GADTs with type erasure in coq-of-ocaml

June 19, 2020

coq-of-ocaml is a compiler from the OCaml language to Coq. It now supports the conversion of the full Tezos protocol, composed of around 35.000 lines of code. The OCaml’s GADTs are a challenge to compile, as they have no direct equivalent in Coq. We present how we currently convert the GADTs, and especially the new mechanism of type erasure propagation.

Introduction

Let us look at a short example of GADT which we cannot directly compile to Coq. If we define the annotated trees of integers with a sum function for trees of two elements:

type _ t =
  | Leaf : int -> int t
  | Node : 'a t * 'b t -> ('a * 'b) t

let sum (tree : (int * int) t) : int =
  match tree with
  | Node (Leaf x, Leaf y) -> x + y

a direct translation to Coq could be:

Inductive t : Set -> Set :=
| Leaf : Z -> t Z
| Node : forall {A B : Set}, t A -> t B -> t (A * B).

Definition sum (tree : t (Z * Z)) : Z :=
  match tree with
  | Node (Leaf x) (Leaf y) => x + y
  end.

but this causes the following error:

Error: Non exhaustive pattern-matching: no clause found for pattern Leaf _

Coq cannot decide that this pattern-matching is exhaustive because types are not comparable in Coq. One could even add an axiom stating that:

Z = Z * Z

and we could not derive a contradiction as these two types have the same cardinality. See this discussion on type equality for more information. A solution with dependent types could be to use tags (which are values) to annotate the type t. We can say that with dependent types we “match values” while with GADTs we “unify types”.

Another issue is the fact that OCaml unifies polymorphic type variables of other values in the match. In Coq we can use the convoy pattern to achieve similar results. Finally, having a type appearing as a type parameter for itself in a GADT definition may break the strict positivity constraint and make Coq to refuse the type definition.

The main idea of our solution is to erase the type parameters of the GADTs. When there is a match with a GADT value, we need a way to get back the information we lost erasing the types. Using OCaml attributes to guide coq-of-ocaml, the user can add in the generated code:

a match branch for the impossible cases;
some casts on the variables introduced by the match patterns;
a cast on the results of the match branches.

We define the impossible match branch result and the casts operators in Coq using axioms.

We transitively propagate the type erasures from GADTs and phantom types. Erasing unused type variables is important in order not to block the type inference mechanism of Coq. Indeed, when a type variable is not used:

Definition id_nat {A : Set} (n : nat) : nat := n.
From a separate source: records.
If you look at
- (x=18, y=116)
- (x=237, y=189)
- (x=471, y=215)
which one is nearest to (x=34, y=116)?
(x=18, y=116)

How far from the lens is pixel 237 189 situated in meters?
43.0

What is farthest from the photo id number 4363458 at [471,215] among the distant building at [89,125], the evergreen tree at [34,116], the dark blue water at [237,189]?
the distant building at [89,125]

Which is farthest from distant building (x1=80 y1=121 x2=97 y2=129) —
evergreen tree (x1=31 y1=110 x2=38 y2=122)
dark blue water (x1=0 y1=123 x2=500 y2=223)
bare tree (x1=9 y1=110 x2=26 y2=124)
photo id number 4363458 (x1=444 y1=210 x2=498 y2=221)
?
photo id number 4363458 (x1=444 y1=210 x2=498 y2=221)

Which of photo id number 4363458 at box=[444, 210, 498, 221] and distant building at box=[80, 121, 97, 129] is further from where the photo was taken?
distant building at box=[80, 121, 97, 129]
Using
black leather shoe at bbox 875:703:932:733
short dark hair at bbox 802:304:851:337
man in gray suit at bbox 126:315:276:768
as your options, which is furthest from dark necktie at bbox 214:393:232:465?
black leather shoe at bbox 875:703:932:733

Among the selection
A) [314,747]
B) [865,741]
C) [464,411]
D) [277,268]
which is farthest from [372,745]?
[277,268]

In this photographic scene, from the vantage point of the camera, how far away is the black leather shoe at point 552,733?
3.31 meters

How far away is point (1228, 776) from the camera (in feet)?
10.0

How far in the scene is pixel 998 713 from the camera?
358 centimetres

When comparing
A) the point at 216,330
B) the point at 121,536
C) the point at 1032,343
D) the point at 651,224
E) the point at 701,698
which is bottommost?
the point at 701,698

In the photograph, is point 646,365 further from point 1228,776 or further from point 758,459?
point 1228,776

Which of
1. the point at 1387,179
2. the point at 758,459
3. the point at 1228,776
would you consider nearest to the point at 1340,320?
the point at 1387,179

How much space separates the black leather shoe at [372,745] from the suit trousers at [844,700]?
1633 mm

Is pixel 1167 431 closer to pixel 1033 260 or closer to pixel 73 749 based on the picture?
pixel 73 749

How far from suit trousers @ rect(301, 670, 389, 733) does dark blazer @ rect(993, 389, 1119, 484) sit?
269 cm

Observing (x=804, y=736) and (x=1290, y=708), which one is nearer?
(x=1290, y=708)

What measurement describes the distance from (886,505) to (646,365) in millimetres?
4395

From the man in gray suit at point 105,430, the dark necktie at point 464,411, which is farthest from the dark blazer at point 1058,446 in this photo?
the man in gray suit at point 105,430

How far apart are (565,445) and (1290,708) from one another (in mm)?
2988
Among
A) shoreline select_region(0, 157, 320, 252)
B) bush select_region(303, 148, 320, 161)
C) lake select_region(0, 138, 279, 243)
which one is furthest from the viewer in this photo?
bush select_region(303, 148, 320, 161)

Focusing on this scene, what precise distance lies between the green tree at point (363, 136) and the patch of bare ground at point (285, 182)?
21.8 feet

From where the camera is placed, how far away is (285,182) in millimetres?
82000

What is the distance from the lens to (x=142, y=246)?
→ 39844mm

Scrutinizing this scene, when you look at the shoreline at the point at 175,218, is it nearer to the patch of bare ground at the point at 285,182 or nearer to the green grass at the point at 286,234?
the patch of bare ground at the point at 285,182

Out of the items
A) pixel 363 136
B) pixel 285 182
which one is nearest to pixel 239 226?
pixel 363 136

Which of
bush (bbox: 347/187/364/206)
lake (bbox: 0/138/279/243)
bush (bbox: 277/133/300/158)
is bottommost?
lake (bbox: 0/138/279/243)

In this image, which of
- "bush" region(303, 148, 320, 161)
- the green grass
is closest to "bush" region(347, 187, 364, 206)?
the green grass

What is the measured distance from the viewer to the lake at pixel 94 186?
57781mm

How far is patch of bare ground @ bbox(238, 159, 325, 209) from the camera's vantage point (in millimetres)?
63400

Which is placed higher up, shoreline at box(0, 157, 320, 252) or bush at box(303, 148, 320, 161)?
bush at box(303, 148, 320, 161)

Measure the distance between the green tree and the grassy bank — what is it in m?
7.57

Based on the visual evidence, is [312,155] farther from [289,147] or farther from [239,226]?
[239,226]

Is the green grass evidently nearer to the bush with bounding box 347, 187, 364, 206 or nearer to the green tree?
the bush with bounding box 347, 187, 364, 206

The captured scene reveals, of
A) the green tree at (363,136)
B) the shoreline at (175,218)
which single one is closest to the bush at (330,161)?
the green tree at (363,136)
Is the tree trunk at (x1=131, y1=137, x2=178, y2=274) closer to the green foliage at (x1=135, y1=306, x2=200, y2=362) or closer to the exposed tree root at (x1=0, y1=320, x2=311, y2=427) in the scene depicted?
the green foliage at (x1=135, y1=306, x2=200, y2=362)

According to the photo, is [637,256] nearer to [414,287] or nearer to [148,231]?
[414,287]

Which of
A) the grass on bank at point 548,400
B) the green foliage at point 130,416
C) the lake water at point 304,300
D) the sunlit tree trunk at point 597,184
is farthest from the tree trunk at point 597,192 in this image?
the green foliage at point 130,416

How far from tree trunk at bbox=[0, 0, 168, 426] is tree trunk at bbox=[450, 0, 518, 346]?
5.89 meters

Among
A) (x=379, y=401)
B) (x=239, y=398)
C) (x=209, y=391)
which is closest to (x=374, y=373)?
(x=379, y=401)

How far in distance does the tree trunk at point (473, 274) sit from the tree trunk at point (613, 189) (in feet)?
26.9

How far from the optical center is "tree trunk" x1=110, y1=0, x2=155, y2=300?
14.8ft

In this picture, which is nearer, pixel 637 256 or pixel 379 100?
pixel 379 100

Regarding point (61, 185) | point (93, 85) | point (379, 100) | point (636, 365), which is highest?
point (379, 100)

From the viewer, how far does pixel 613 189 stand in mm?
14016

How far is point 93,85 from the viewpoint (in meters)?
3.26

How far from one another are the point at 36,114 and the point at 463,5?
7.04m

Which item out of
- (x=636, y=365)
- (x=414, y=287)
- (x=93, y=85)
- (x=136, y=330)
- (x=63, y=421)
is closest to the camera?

Definition one := id_nat 1.

Coq often reacts with the following error:

> Definition one := id_nat 1.
>                   ^^^^^^
Error: Cannot infer the implicit parameter A of id_nat whose type is "Set".

even if any set could fit for A.

Definition of types

We consider an algebraic type definition in OCaml to be a GADT if the return type parameters of some constructors are not (different) polymorphic type variables. Here is an example of GADT:

type _ expr =
  | Int : int -> int expr
  | Couple : 'a expr * 'b expr -> ('a * 'b) expr

This is not a GADT:

type 'loc ast =
  | Const : int * 'loc -> 'loc ast
  | Add : 'loc ast * 'loc ast * 'loc -> 'loc ast

We could also write 'loc ast with the of syntax:

type 'loc ast =
  | Const of int * 'loc
  | Add of 'loc ast * 'loc ast * 'loc

We do not consider the printable type to be a GADT:

type printable =
  | Printable : 'a * ('a -> string) -> printable

The reason why we define the type printable with the GADT syntax in OCaml is because there is an existential type variable 'a.

We transform the previous types into the following Coq code:

Inductive expr : Set :=
| Int : int -> expr
| Couple : expr -> expr -> expr.

Inductive ast (loc : Set) : Set :=
| Const : int -> loc -> ast loc
| Add : ast loc -> ast loc -> loc -> ast loc.

Arguments Const {_}.
Arguments Add {_}.

Inductive printable : Set :=
| Printable : forall {a : Set}, a -> (a -> string) -> printable.

For the expr type we remove the type parameter. Note that it does not change the information available at runtime. We transform the ast type keeping the type parameter loc. We use a forall quantifier in the Printable constructor to encode the existential type variable a.

Type expressions

We apply the erasure of unused types to type expressions. For example, with the following OCaml code:

type 'a num = int

type 'a num_with_label = 'a num * string

let add_label (n : 'a num) =
  (n, string_of_int n)

we generate the Coq code:

Definition num : Set := int.

Definition num_with_label : Set := num * string.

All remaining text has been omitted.